With the Bush administration in full lame-duck mode, every important group in Washington is focusing on the upcoming transition and the policies that our new president might adopt.
Management issues, of great interest to senior executives, are one focus of attention. With many agencies now rife with vacancies, reformers are pushing to speed the process of nominating, confirming and briefing incoming officials, and getting them acclimated to their new working environments. The Council for Excellence in Government is planning orientation activities for political appointees. The National Academy of Public Administration has completed a detailed report on mitigating the risks attendant to transition in the Homeland Security Department during a time of war and terrorism. Professor Paul Posner of George Mason University and executives at the IBM Center for the Business of Government are developing a broad agenda for reform in the vital field of federal contracting.
Higher on the agenda during the heat of the campaign season are questions about the size and role of government, and here the battle is waged to win the hearts of the candidates on issues of spending and taxation. As I witnessed during two briefings in May, groups backing more spending are out in force, fighting against the smaller armies of those who advocate more fiscal restraint.

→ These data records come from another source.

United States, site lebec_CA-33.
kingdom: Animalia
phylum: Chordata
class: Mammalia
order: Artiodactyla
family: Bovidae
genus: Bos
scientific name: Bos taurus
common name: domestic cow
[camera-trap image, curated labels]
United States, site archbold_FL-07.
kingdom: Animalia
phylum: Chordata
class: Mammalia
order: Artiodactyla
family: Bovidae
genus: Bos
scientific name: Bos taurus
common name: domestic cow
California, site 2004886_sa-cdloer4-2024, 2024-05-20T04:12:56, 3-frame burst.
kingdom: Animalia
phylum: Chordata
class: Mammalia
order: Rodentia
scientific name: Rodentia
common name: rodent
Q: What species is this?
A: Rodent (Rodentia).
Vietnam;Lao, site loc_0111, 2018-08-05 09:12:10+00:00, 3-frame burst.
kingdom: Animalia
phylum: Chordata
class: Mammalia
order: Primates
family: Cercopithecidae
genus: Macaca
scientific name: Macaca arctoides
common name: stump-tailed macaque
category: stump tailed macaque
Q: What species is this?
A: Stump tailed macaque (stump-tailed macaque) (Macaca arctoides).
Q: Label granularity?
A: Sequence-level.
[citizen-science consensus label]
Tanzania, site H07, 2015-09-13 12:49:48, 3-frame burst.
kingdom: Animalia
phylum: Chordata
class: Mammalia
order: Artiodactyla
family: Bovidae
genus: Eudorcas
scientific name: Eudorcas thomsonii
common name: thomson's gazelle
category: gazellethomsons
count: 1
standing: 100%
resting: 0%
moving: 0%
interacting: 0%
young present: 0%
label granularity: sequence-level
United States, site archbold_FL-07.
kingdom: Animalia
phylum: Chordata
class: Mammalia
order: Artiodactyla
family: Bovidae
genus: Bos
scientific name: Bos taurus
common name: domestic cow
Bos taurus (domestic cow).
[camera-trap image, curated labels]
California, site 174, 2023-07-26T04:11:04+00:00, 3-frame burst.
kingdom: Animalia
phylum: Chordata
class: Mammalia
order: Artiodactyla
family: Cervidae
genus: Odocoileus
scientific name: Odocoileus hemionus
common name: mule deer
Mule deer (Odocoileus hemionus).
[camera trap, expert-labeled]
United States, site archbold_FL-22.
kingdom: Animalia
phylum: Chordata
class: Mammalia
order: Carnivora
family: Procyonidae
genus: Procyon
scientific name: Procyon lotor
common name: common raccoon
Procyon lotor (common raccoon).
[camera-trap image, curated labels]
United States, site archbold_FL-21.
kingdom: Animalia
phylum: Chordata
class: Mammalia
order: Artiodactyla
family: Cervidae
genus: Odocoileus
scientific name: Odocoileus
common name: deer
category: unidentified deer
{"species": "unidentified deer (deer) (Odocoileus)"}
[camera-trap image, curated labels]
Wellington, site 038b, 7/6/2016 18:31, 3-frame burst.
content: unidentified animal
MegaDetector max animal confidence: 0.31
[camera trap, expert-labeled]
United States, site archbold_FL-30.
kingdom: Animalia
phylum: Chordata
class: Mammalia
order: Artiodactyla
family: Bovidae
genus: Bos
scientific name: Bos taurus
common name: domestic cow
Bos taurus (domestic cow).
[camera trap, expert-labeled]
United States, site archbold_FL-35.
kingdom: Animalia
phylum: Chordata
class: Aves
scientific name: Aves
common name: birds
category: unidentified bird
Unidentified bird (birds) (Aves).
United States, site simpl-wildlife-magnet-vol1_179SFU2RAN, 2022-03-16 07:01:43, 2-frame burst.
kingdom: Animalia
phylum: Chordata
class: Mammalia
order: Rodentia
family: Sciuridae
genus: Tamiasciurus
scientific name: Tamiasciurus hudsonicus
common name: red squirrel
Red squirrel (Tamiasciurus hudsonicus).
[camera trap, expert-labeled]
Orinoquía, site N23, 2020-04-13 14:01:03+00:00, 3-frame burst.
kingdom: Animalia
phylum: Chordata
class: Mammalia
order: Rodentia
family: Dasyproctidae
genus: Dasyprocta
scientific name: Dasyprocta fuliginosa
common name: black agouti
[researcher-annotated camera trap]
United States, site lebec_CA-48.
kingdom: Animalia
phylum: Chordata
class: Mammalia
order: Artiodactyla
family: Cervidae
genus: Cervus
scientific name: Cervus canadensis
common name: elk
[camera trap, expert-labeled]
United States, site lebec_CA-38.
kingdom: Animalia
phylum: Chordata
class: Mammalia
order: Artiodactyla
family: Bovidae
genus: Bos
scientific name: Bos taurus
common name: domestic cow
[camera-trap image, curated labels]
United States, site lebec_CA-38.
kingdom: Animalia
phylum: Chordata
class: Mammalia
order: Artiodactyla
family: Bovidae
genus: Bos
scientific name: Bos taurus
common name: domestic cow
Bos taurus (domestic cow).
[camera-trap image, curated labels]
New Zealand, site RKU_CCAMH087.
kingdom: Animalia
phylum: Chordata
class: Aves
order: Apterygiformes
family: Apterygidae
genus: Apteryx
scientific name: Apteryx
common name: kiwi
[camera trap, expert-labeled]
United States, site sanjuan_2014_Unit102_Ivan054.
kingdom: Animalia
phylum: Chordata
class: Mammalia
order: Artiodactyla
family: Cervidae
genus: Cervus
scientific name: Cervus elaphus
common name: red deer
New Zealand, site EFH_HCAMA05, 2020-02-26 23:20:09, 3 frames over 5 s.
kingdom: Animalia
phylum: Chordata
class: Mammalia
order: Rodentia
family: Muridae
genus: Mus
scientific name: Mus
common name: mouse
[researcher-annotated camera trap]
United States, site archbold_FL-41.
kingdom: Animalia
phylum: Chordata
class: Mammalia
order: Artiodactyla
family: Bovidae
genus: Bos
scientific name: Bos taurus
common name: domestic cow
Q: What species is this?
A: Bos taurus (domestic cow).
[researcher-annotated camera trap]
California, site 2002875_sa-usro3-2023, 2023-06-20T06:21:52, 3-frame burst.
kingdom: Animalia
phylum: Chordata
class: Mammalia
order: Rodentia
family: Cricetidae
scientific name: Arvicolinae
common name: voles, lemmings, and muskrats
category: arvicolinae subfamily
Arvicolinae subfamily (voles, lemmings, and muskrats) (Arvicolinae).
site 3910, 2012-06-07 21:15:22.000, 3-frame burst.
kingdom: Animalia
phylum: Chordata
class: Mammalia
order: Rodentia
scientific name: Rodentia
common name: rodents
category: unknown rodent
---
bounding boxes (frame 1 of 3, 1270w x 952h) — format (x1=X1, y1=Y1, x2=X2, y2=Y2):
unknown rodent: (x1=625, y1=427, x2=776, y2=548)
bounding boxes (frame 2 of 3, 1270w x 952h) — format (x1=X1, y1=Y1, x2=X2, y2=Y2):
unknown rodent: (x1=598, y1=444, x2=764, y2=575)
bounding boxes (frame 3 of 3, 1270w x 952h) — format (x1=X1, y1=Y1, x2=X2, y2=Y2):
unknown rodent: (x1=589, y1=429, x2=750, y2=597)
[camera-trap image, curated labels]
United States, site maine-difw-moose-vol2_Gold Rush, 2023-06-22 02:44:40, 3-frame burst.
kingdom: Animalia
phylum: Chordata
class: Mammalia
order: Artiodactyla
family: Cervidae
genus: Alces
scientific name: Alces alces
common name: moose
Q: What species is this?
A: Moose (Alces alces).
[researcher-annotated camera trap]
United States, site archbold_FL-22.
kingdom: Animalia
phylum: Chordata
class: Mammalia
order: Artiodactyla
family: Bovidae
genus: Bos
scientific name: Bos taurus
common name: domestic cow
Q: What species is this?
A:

The first gathering raised the alarm about the poor state of the nation's infrastructure-highways, bridges, levees, railroads, power grids, water and energy supply, and air traffic control systems. Janet F. Kavinoky, director of transportation infrastructure at the U.S. Chamber of Commerce, talked about her organization's Let's Rebuild America initiative and its offshoot, Americans for Transportation Mobility, and said business would put aside its distaste for taxes to help finance the necessary work fees. Organized labor is in the same camp, said Donald J. Kaniewski, former legislative and political director of the Laborers' International Union of North America. He decried the "politics of smallness," advocating an "invest-and-grow" counter to the "tax-and-spend" epithet often hurled at Democrats in Congress. Fixing America's infrastructure would cost $1.6 trillion, according to the American Society of Civil Engineers. But even though Americans waste nearly $80 billion of time stuck in traffic, it's a hard sell. As Sen. Chuck Hagel, R-Neb., noted at the forum, the idea is "not particularly inspirational, kind of like buying tires for your car."
Inspirational or not, the infrastructure deficit brings together a lot of groups that want to spend money to fix it. And it should be fixed, even if the high cost of doing so requires cuts in other programs.
This kind of trade-off was discussed at another meeting in May, organized by the Committee for a Responsible Federal Budget. The committee has unveiled U.S. Budget Watch (www.usbudgetwatch.org), designed to put the country's long-term fiscal problems on the public and political agenda. An all-star cast of budget specialists, Democrat and Republican, argued that we are in a dangerous "borrow and spend spiral," as former congressman and federal budget director Leon Panetta noted. He fears that the presidential candidates are promising fiscal policies that will dig the hole deeper, instead of reining in health care and retirement programs whose unrestrained growth will require much more from the federal coffers in years to come. Spending restraint, and probably tax increases, need to begin soon.
Maya MacGuineas, president of the Committee for a Responsible Federal Budget, observed that many groups, probably including some right there in the Mayflower Hotel that day, were plotting new spending initiatives. Some, like infrastructure improvements, are worthwhile, but the toughest task-one not yet addressed by the presidential candidates-is to frame them in a context that also addresses the spiraling fiscal crisis.